AUFGABEN:
**1)** Übertragen Sie aus dem Blogbeitrag wortgetreu den Abschnitt, der bei den Worten „Rezensions-Blog 427: Das“ einsetzt und nach den Worten „Moment erwischt wird.“ endet.
**2)** Prüfen Sie, ob die folgenden Aussagen mit dem Blogbeitrag übereinstimmen. Antworten Sie jeweils mit Ja oder Nein und zitieren Sie die entscheidenden Worte wörtlich: (a) Der Verfasser schätzt James Rollins durchaus. (b) Die ersten vier Romane der Sigma Force-Reihe haben dem Verfasser missfallen. (c) Der zweite Indiana Jones-Film spielt in Indien.

VORLIEGENDER TEXT:
Rezensions-Blog 427: Das Messias-Gen

Posted Oktober 24th, 2023 by Uwe Lammers

Liebe Freunde des OSM,

dass auch versierte Bestseller-Autoren mal schwache Tage ha­ben können, ist, glaube ich, weder eine Überraschung noch eine Schande. Das habe ich schon bei Clive Cussler und diversen Au­torinnen der Erotik-Romance-Branche erlebt, und hier ist es eben James Rollins, der bei einem ausgesprochen schwachen Moment erwischt wird.

Wie ich damals in meiner Rezension schrieb, schätze ich den Autor durchaus, und die ersten vier Romane seiner Sigma Force-Reihe wussten sehr zu gefallen. Aber hier kommt so ein bisschen der Faktor ins Spiel, der sich anderweitig auch ausbrei­tet. Ich nenne nur mal zwei Beispiele:

Als „Jäger des verlorenen Schatzes“ zu so einem Kinoerfolg wurde, drehte Steven Spielberg gleich einen zweiten Teil … der in Indien spielt, mit einer blutgierigen Geheimsekte zu tun hat und unter anderem einem Bergwerk, in dem Kindersklaven ge­halten werden. Dennoch blieb „Indiana Jones und der Tem­pel des Todes“ weit hinter den Erwartungen des ersten Teils zurück. Weswegen Spielberg im dritten Indiana Jones-Film dann wieder auf die beliebten Nazis als Schurken setzte (und auf Sean Connery, natürlich), wodurch die Popularitätskurve wieder anstieg.

GEZEIGTE EINTRÄGE:
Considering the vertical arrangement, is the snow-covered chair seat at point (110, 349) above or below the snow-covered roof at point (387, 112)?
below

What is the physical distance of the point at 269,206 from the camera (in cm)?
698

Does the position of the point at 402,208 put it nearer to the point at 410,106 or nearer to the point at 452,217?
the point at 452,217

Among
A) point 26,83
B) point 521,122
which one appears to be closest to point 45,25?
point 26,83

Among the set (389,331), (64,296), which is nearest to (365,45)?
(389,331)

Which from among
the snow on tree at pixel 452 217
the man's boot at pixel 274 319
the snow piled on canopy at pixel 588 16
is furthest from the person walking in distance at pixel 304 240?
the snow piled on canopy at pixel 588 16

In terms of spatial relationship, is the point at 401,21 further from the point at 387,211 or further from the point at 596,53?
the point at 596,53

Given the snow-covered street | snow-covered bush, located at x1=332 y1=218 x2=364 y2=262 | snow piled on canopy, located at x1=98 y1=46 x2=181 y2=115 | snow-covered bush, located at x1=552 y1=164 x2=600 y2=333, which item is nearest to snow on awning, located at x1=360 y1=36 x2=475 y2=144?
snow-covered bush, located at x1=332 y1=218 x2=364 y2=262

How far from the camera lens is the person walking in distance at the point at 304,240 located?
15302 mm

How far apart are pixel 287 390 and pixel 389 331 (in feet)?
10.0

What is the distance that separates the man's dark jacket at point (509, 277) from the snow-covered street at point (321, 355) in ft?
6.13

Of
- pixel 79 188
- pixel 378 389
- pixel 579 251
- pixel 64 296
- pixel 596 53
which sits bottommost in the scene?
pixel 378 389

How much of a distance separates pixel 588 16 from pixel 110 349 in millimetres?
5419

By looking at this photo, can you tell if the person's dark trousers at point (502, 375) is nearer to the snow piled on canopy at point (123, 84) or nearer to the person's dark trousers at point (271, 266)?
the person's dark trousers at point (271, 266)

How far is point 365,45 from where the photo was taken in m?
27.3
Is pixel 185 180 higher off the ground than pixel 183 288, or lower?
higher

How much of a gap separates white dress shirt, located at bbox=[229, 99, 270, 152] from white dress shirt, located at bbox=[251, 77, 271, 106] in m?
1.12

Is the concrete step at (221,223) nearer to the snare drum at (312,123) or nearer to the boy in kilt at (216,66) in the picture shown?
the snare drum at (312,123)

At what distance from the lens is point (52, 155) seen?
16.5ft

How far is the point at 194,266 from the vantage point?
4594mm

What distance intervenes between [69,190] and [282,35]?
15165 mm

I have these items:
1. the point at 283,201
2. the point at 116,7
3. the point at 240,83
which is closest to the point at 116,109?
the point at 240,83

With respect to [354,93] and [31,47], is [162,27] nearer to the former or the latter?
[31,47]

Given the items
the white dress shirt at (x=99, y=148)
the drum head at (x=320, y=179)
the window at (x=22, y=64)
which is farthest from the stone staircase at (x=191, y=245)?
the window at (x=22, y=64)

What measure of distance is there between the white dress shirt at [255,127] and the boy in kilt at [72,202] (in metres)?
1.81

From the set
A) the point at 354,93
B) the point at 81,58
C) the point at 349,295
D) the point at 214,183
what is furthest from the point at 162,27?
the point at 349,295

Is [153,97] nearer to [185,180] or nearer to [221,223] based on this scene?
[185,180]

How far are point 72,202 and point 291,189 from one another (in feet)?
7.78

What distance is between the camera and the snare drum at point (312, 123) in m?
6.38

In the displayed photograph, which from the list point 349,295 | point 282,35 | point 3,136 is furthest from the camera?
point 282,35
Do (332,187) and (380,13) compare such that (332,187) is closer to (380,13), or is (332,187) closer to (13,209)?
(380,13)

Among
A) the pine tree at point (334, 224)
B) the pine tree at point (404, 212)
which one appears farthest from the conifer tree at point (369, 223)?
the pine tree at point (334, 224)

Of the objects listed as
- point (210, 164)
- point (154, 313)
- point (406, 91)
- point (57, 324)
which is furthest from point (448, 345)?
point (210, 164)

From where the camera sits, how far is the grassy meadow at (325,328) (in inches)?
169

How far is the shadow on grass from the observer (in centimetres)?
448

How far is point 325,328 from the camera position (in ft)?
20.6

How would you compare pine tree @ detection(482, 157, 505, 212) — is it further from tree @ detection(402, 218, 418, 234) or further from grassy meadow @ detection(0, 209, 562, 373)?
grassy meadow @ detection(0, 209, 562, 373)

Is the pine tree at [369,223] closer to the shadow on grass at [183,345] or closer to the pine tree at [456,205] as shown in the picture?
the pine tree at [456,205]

LÖSUNGEN:
**1)**
Rezensions-Blog 427: Das Messias-Gen

Posted Oktober 24th, 2023 by Uwe Lammers

Liebe Freunde des OSM,

dass auch versierte Bestseller-Autoren mal schwache Tage ha­ben können, ist, glaube ich, weder eine Überraschung noch eine Schande. Das habe ich schon bei Clive Cussler und diversen Au­torinnen der Erotik-Romance-Branche erlebt, und hier ist es eben James Rollins, der bei einem ausgesprochen schwachen Moment erwischt wird.

**2)**
(a) Ja: „schätze ich den Autor durchaus“
(b) Nein: „die ersten vier Romane seiner Sigma Force-Reihe wussten sehr zu gefallen“
(c) Ja: „der in Indien spielt“